▶ _Work required_: Your task is to reproduce the material exactly.

==== Input material

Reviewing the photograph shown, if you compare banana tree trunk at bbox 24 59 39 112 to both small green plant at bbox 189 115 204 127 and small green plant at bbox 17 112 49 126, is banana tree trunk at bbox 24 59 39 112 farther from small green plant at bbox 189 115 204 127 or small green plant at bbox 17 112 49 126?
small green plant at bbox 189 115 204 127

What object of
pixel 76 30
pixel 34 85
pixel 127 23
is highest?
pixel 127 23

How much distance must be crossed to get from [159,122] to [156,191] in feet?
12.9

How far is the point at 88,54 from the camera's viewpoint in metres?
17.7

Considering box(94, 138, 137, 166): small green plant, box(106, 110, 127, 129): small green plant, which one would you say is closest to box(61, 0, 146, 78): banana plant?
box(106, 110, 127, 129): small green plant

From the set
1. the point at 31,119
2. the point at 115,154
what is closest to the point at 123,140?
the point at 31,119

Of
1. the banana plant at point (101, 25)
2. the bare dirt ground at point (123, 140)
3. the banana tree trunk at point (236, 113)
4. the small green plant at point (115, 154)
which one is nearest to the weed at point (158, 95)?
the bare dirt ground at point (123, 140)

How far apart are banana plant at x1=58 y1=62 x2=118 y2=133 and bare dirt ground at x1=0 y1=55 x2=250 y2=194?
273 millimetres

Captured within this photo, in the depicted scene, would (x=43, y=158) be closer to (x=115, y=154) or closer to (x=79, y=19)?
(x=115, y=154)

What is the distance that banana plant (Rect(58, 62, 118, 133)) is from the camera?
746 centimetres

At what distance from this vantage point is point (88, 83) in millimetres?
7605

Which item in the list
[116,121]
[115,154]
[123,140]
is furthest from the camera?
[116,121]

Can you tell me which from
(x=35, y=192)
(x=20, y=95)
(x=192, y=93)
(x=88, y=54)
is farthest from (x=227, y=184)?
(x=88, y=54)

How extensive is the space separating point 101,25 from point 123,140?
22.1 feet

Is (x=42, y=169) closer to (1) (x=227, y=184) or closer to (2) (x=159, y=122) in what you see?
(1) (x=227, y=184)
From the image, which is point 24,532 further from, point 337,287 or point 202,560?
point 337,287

========

▶ _Output for this task_:
Reviewing the photograph shown, if you compare banana tree trunk at bbox 24 59 39 112 to both small green plant at bbox 189 115 204 127 and small green plant at bbox 17 112 49 126, is banana tree trunk at bbox 24 59 39 112 farther from small green plant at bbox 189 115 204 127 or small green plant at bbox 17 112 49 126?
small green plant at bbox 189 115 204 127

What object of
pixel 76 30
pixel 34 85
pixel 127 23
is highest?
pixel 127 23

How much distance must be crossed to get from [159,122] to [156,191] in feet?
12.9

How far is the point at 88,54 from the camera's viewpoint in metres?
17.7

Considering box(94, 138, 137, 166): small green plant, box(106, 110, 127, 129): small green plant, which one would you say is closest to box(61, 0, 146, 78): banana plant?
box(106, 110, 127, 129): small green plant

From the set
1. the point at 31,119
2. the point at 115,154
what is closest to the point at 123,140?
the point at 31,119

Of
1. the banana plant at point (101, 25)
2. the bare dirt ground at point (123, 140)
3. the banana tree trunk at point (236, 113)
4. the small green plant at point (115, 154)
which one is nearest to the weed at point (158, 95)?
the bare dirt ground at point (123, 140)

How far apart are banana plant at x1=58 y1=62 x2=118 y2=133 and bare dirt ground at x1=0 y1=55 x2=250 y2=194?
273 millimetres

Captured within this photo, in the depicted scene, would (x=43, y=158) be closer to (x=115, y=154) or closer to (x=79, y=19)?
(x=115, y=154)

What is the distance that banana plant (Rect(58, 62, 118, 133)) is from the camera?
746 centimetres

At what distance from this vantage point is point (88, 83) in millimetres?
7605

Which item in the list
[116,121]
[115,154]
[123,140]
is furthest from the camera?
[116,121]

Can you tell me which from
(x=35, y=192)
(x=20, y=95)
(x=192, y=93)
(x=88, y=54)
is farthest from (x=227, y=184)?
(x=88, y=54)

How extensive is the space separating point 101,25 from point 123,140?
22.1 feet

Is (x=42, y=169) closer to (1) (x=227, y=184) or closer to (2) (x=159, y=122) in what you see?
(1) (x=227, y=184)
From the image, which is point 24,532 further from, point 337,287 or point 202,560?
point 337,287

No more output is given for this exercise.